Общее место - стр. 33
– Кто это? – спросил я у Лизки.
– А ты не догадался? – удивилась она. – Жива, конечно. Собственной персоной. Все Подмосковье на ней и изрядные куски прилегающих земель. Мещера. Вологодчина. Кажется, до Смоленска ее епархия.
– Слово неподходящее, – буркнул Вовка. – Епархия.
– Высокое иногда надо принижать, – прошептала Лизка. – Чтобы в пафос не скатиться. Марк, кстати, говорил, чтобы не воспарить. Жива… Я, честно говоря, даже не знаю, есть ли еще кто такой же кроме нее…
– Подождите, – впервые за последние часы мне захотелось разомкнуть руки, взъерошить волосы, почесаться. – Но как же? Она же должна быть в безопасности. Что же получается, ФСБ нам ее сдал?

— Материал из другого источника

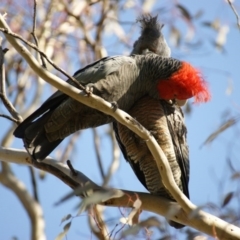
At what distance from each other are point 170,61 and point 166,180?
2.68ft

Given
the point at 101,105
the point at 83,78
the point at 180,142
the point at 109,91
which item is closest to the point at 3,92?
the point at 83,78

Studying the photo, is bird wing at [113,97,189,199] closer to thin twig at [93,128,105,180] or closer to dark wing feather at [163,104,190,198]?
dark wing feather at [163,104,190,198]

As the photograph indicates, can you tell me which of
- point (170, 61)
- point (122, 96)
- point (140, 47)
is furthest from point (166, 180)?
point (140, 47)

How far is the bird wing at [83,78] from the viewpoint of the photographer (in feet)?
9.78

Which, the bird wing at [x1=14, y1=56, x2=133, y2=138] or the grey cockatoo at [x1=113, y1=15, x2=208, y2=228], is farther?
the grey cockatoo at [x1=113, y1=15, x2=208, y2=228]

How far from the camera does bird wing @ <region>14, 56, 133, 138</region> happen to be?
298 centimetres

– Держи карман шире, – грустно хмыкнул Вовка. – Я как-то об этом с Марком говорил. Он вообще к ней на такси ездил. Ну, еще когда только затевалось наше «Общее место». Она может показаться тебе, где угодно. Да хоть в Измайловском парке. Вот мы выедем отсюда и направимся обратно к Мамыре. Мимо Коломны, через Бронницы, Денежниково и так далее. Обратно, кстати, и через Ступино можно. А в следующий раз, если так сложится, поедем, к примеру, куда-нибудь в Лотошино. Или за Можайск. Или в Дубну. И увидим там ту же поляну, тот же дом, тот же сад, ту же беседку. Кстати, когда Марк к ней в последний раз ездил, у нее детей еще не было. Парень или муж уже был. И матушка ее была. А теперь, кажется, осталась только Анна Ивановна. И ее семья.
– Откуда она взялась? – прошептал я.
– Что там тебе сказал этот амур? – вздохнула Лизка. – Что он продукт вторичных верований? Должно же что-то и от первичных происходить?
ФСБ махнул рукой. Мы с Лизкой поднялись и зашагали к беседке.
Вблизи жива выглядела старше, чем издали. Нет, все в ней было молодым – и стан, и улыбка, и рыжие волосы, и конопушки на носу, и овал лица, и зеленоватый озорной взгляд. Но вот тонкие морщинки у глаз и какая-то темнота в глубине зрачков как будто выдавали возраст. Непонятный возраст. Впрочем, тот же Марк говорил, что возраст измеряется не только в длину, но и в глубину.
Она уже сидела с ФСБ в беседке, но, когда мы подошли, встала и дождалась, пока мы сядем. Поздоровалась с Лизкой за руку, отчего та почему-то заплакала, взялась за мои руки. И к моим глазам подступили слезы.
– Сними это, Семеныч, – показала она на скотч.
ФСБ выудил из кармана консервный нож, отщелкнул короткое, в полтора сантиметра, лезвие, перерезал липкую ленту и, отодрав ее с моих запястий вместе с волосами, спрятал в карман. Я поморщился от боли.
– Вот, – развела руками жива. – А вы говорите эпиляция. Иногда полезно попробовать.
Мы с Лизкой заулыбались сквозь слезы.
– Я – Аня, – сказала жива. – Вы – Коля и Лиза. Светлая память Марку.
Мы замерли.
– А теперь, – она придвинулась ко мне, – возьмись руками за скамью и держись, Коля. Будет больно.
Она повела рукой, словно собиралась смахнуть паутину у меня с лица и груди, и вдруг я почувствовал, как сотни или тысячи нитей натянулись в моем теле. В руках, ногах, в голове и спине. В каждом пальце и каждом волосе. И все они устремились туда, откуда вчера из меня вышел наконечник стрелы. И каждая казалась стальной струной. Каждая разрезала мою плоть, калеча меня и вызывая невыносимую боль. И я стиснул зубы, зарычал, застонал, зашипел и потянул на себя скамью, на которой сидел. В глазах у меня потемнело, и сквозь ужасную муку я почему-то смог подумать, что вот так, наверное, выглядит черный взгляд изнутри.